Anne Mazeau, pianiste, a suivi un parcours d’études de piano au Conservatoire Régional 93 d’Aubervilliers-La Courneuve. Elle s’est aussi formée en musique de chambre, accompagnement et écriture et a élargi ses horizons musicaux en découvrant le clavecin et la viole de gambe. Elle a mené des études de musicologie à la Sorbonne où elle a obtenu une Licence. Elle a obtenu le DE de professeur de piano en 2014 et enseigne depuis à Boissy Saint Léger. Sa rencontre avec la danse tango en 2011 l’amène à se passionner pour la musique traditionnelle argentine et le tango argentin. Elle joue au sein du Duo Cabeceo, et de l’orchestre La Tipica Folklórica. En 2017, elle fonde Le Piano en Vadrouille, dispositif de piano itinérant. Depuis 2008, elle joue avec enthousiasme avec Anaël Ben Soussan. Alors, lorsqu’Anaël lui a proposé l’aventure « La Quinte Juste », elle n’a pas hésité une seconde !

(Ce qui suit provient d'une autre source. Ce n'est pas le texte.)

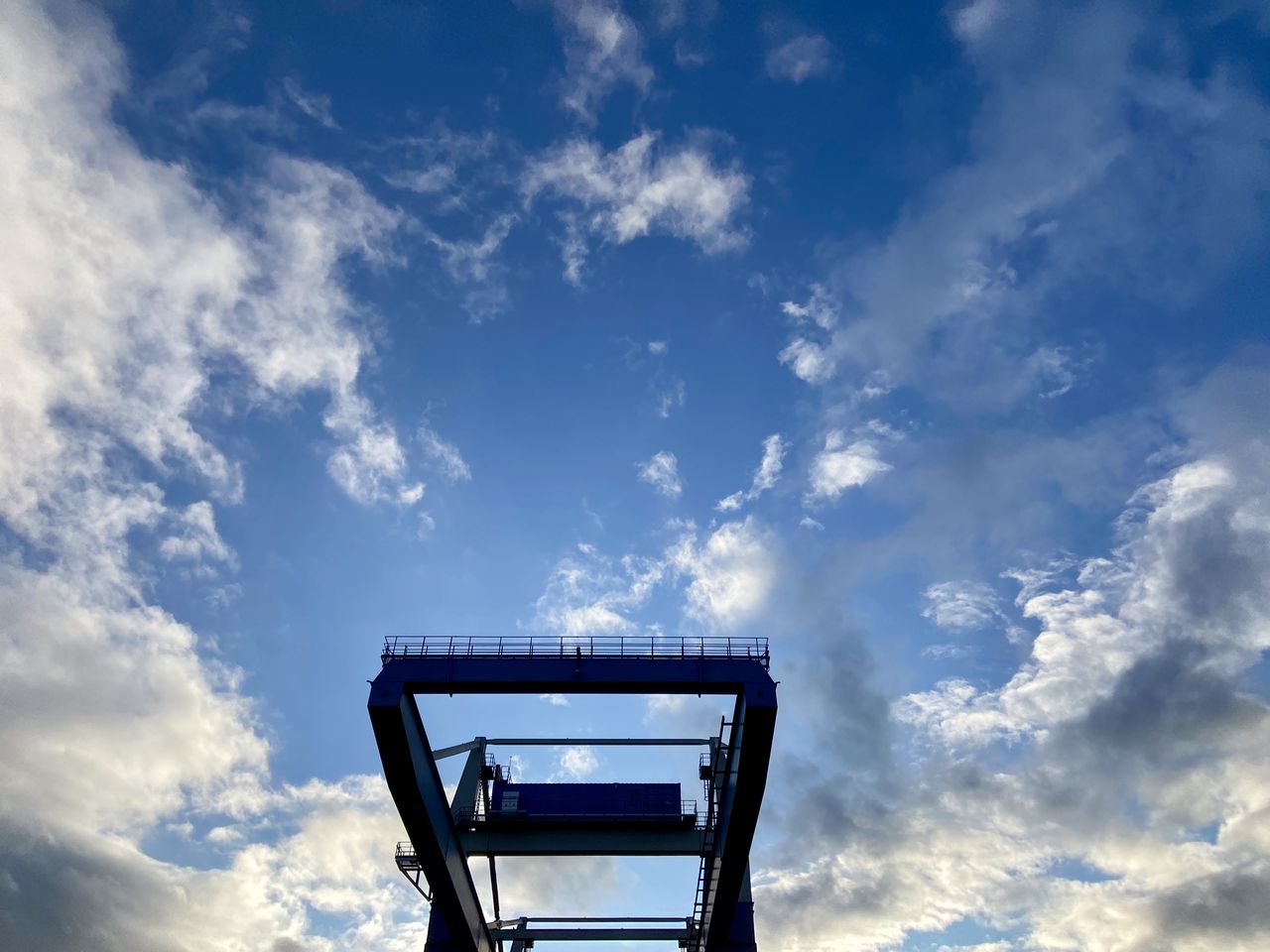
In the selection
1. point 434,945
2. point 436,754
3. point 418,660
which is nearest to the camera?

Ariane Issartel, violoncelliste, étudie le violoncelle auprès de Philippe Bary dans le 12ème arrondissement de Paris, et obtient en 2012 à l’unanimité son DEM de violoncelle au CRR de Paris. Elle se perfectionne ensuite au CRD d’Aulnay-sous-Bois. Elle est membre du trio Philéa, 1er prix du concours de musique de chambre Sforzando en 2014 ; le trio se produit régulièrement à Paris, mais aussi à Oxford, Exeter ou encore Budapest. Parallèlement, elle est metteure en scène de la jeune Compagnie des Xylophages, créée en 2015, et qui centre une grande partie de son travail sur la mise en relation du théâtre et de la musique. Ariane mène également ce travail sous l’angle académique avec une thèse portant sur la présence du chant dans le théâtre contemporain.


Anaphore, groupe de jazz
En 2016, Anaël Ben Soussan fait appel au trio de jazz de son père Jean-Louis pour accompagner les concerts de la chorale de la Ligue contre le Cancer qu’elle dirige. L’alchimie entre les 4 artistes prend tout de suite et ils décident de monter un répertoire en quartet à partir de jazz, bossa nova et chansons françaises revisitées. De fil en aiguille et de concerts en concerts, le groupe Anaphore se joint à de nouveaux projets comme « Bach to Jazz » avec le chœur La Quinte Juste en 2018

Saisons passées

Programme 2018-2019 : « BACH TO JAZZ »  
Le jazz et les oeuvres de Bach ? Voilà des musiques qui semblent à des années-lumière l’une de l’autre, et pourtant … de mystérieuses correspondances, des secrètes alchimies les unissent. En entremêlant extraits de cantate et standards de jazz chorégraphiés, la Quinte Juste propose une expérience unique pour retrouver  la beauté des harmonies et des rythmes qui se jouent du temps et de l’espace.

La saison 2016-2017, quant à elle, s’est construite autour de l’opéra King Arthur de Purcell, tandis que la saison 2017-2018 était autour de Theodora de G.F. Haendel. Les deux oeuvres avaient également été mises en espace, grâce au travail sur le corps mené tout au long de l’année avec Elsa Perault.